During adaptation to ER inhibition, FR and LTED cells upregulate ER expression compared to parental controls, resulting in hypersensitivity to 17b-estradiol. ER transcriptional activity resumes following withdrawal of fulv from FR cells, or 17b-estradiol treatment of LTED cells. While low doses (1pM) of 17b-estradiol stimulate cell proliferation, treatment with 1nM 17b-estradiol, which promotes growth in parental cells, induces apoptosis in LTED cells. In vivo, 17b-estradiol inhibits growth of C7-2-HI and C4-HI murine tumors, and WHIM16 patient-derived xenografts, concomitant with resumed ER activity.
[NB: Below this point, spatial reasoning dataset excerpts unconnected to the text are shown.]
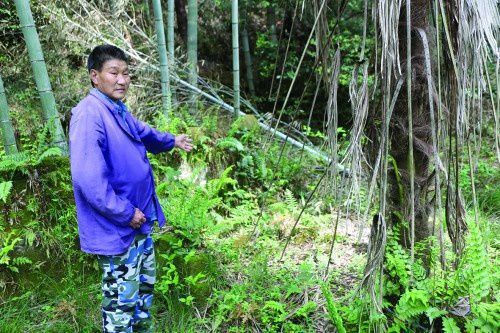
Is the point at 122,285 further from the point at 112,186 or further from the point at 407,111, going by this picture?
the point at 407,111

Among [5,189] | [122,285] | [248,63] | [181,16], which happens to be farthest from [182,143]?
[181,16]

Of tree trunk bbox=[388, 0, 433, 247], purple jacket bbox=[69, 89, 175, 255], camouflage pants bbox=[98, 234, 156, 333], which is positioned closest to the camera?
tree trunk bbox=[388, 0, 433, 247]

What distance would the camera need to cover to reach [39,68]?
3.72 metres

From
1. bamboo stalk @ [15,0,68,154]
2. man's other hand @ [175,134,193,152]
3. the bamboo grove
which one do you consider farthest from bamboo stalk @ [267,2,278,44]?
the bamboo grove

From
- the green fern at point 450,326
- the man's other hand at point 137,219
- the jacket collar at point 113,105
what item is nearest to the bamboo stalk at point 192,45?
the jacket collar at point 113,105

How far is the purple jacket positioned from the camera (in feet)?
7.21

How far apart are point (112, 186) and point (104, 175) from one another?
15 centimetres

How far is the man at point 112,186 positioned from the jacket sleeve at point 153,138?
0.08 metres

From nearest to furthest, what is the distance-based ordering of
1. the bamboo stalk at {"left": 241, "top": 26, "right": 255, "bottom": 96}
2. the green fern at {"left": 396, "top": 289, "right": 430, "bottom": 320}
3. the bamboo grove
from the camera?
the bamboo grove → the green fern at {"left": 396, "top": 289, "right": 430, "bottom": 320} → the bamboo stalk at {"left": 241, "top": 26, "right": 255, "bottom": 96}

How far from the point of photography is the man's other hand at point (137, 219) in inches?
93.3

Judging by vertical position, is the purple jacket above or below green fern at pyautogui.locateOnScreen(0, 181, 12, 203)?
above

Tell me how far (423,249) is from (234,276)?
1.56 meters

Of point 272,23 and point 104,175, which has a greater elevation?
point 272,23

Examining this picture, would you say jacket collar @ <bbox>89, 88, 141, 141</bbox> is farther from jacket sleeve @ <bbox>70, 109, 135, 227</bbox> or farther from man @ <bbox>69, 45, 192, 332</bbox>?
jacket sleeve @ <bbox>70, 109, 135, 227</bbox>
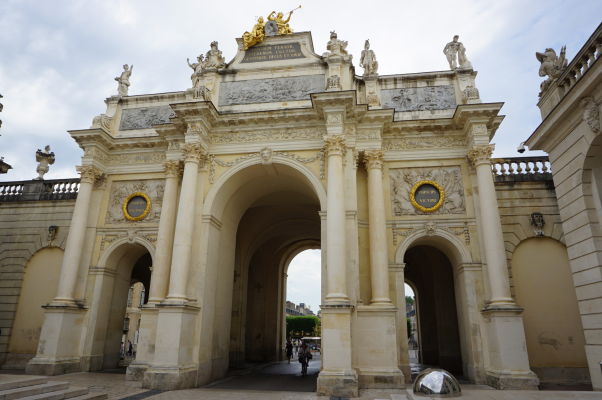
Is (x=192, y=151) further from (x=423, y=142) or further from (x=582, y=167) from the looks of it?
(x=582, y=167)

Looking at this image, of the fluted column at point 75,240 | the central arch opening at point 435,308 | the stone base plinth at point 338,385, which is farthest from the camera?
the central arch opening at point 435,308

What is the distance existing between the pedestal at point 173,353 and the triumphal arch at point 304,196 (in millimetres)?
49

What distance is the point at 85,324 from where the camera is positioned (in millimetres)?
15875

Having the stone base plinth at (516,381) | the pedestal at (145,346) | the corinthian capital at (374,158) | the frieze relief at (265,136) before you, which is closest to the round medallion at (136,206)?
the frieze relief at (265,136)

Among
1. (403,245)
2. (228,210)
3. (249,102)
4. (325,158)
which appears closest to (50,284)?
(228,210)

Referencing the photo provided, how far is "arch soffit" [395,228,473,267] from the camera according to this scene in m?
14.6

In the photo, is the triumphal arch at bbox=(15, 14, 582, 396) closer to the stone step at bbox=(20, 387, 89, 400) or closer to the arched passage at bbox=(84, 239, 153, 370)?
the arched passage at bbox=(84, 239, 153, 370)

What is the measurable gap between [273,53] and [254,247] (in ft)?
35.9

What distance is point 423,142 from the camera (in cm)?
1605

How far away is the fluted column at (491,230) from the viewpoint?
527 inches

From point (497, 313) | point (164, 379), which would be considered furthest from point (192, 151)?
point (497, 313)

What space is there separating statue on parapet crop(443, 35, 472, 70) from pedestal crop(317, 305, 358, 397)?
11.6 metres

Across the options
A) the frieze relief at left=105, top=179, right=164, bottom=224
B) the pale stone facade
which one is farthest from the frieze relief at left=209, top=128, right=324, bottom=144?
the pale stone facade

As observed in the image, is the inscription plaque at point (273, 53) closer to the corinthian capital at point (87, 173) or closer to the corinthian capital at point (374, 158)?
the corinthian capital at point (374, 158)
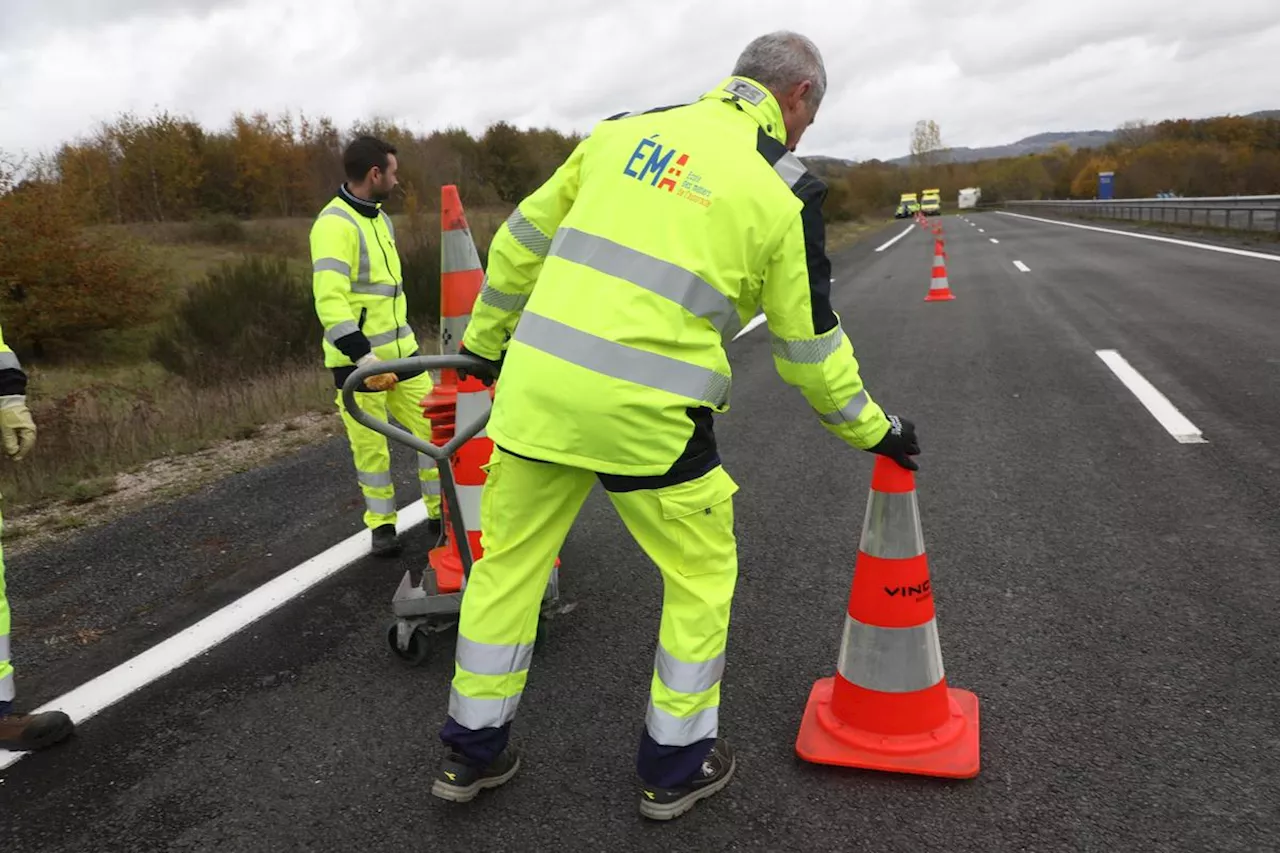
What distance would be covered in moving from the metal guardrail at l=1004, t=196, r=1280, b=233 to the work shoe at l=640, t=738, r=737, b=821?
20.3 m

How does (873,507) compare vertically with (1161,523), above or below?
above

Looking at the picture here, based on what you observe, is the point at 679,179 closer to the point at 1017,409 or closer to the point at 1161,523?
the point at 1161,523

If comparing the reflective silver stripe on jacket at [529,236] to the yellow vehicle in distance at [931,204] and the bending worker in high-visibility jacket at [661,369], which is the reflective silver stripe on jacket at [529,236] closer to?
the bending worker in high-visibility jacket at [661,369]

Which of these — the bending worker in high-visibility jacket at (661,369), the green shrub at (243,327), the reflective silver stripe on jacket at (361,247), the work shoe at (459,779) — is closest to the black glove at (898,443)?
the bending worker in high-visibility jacket at (661,369)

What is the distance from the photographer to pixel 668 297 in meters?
2.17

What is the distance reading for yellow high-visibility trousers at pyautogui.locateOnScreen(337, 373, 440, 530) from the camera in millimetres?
4387

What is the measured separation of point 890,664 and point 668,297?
4.48 feet

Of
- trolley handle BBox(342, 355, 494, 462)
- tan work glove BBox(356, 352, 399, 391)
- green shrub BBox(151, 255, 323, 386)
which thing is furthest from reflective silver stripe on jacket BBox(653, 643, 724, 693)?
green shrub BBox(151, 255, 323, 386)

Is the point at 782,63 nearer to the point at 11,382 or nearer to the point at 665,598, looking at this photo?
the point at 665,598

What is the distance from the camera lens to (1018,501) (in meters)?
4.55

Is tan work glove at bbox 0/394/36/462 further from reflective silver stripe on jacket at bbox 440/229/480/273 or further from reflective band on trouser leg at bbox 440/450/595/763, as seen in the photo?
reflective band on trouser leg at bbox 440/450/595/763

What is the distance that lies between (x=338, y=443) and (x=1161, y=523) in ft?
17.5

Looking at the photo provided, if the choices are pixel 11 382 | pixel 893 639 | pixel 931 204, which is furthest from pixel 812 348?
pixel 931 204

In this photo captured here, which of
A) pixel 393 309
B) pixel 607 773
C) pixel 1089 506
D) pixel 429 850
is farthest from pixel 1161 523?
pixel 393 309
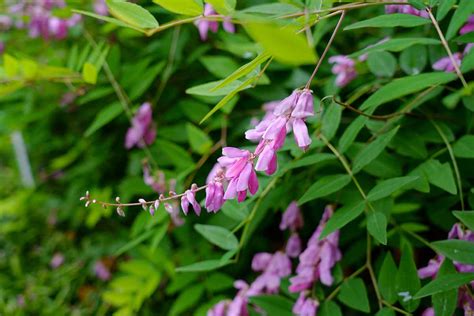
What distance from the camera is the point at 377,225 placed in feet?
2.34

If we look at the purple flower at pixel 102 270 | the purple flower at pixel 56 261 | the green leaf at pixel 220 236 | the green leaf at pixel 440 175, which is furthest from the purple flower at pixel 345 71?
the purple flower at pixel 56 261

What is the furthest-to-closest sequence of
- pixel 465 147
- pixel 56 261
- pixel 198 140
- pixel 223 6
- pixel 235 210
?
1. pixel 56 261
2. pixel 198 140
3. pixel 235 210
4. pixel 465 147
5. pixel 223 6

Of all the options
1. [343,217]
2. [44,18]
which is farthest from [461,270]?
[44,18]

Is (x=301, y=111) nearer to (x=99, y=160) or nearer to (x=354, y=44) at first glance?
(x=354, y=44)

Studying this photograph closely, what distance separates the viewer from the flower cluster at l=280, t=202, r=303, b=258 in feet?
3.17

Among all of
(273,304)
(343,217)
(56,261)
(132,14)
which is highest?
(132,14)

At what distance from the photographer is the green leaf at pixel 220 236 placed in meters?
0.88

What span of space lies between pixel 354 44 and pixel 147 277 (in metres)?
0.72

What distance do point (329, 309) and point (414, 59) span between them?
18.1 inches

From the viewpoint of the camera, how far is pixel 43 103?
154 centimetres

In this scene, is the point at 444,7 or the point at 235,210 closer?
the point at 444,7

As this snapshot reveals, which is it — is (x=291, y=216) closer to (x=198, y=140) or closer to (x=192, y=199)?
(x=198, y=140)

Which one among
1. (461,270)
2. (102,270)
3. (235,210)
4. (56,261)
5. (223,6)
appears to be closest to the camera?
(223,6)

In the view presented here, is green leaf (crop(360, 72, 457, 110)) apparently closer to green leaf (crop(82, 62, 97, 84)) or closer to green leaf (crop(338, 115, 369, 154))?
green leaf (crop(338, 115, 369, 154))
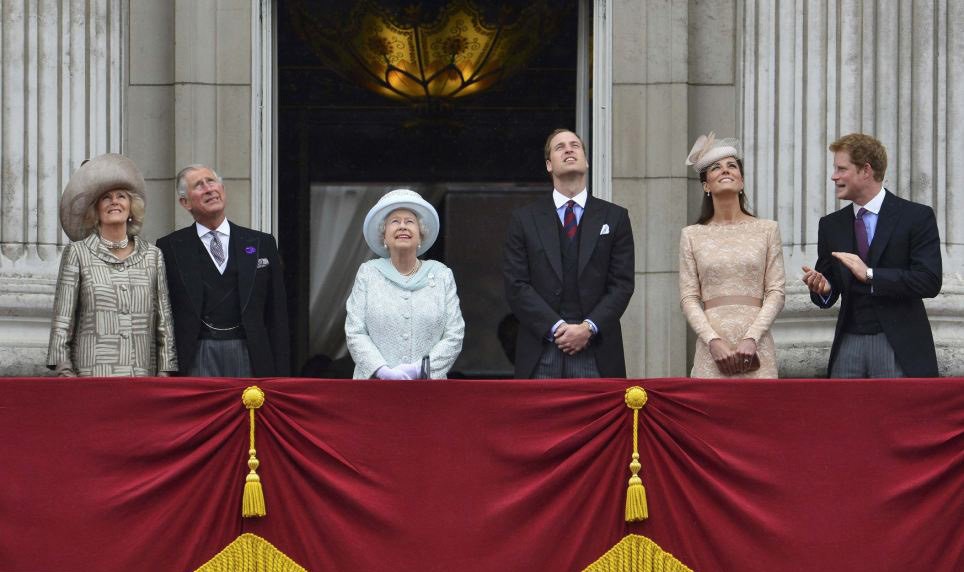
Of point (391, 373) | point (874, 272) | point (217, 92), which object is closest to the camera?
point (391, 373)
ER re-engagement results in activation of the unfolded protein response (UPR) and p53. Knockdown of p53 rescues from both fulv-withdrawal- and 17b-estradiol-induced apoptosis. Similarly, knockdown of IRE1, a UPR mediator shown to initiate p53-driven apoptosis, protects against 17b-estradiol. 

Conclusion

Long-term adaptation to the absence of ER signaling results in alteration of sensitivity to resumed ER function, driving UPR activation and leading to subsequent growth inhibition and apoptosis. Therefore, estrogen therapy should be considered as an alternative treatment for patients with anti-estrogen resistant disease.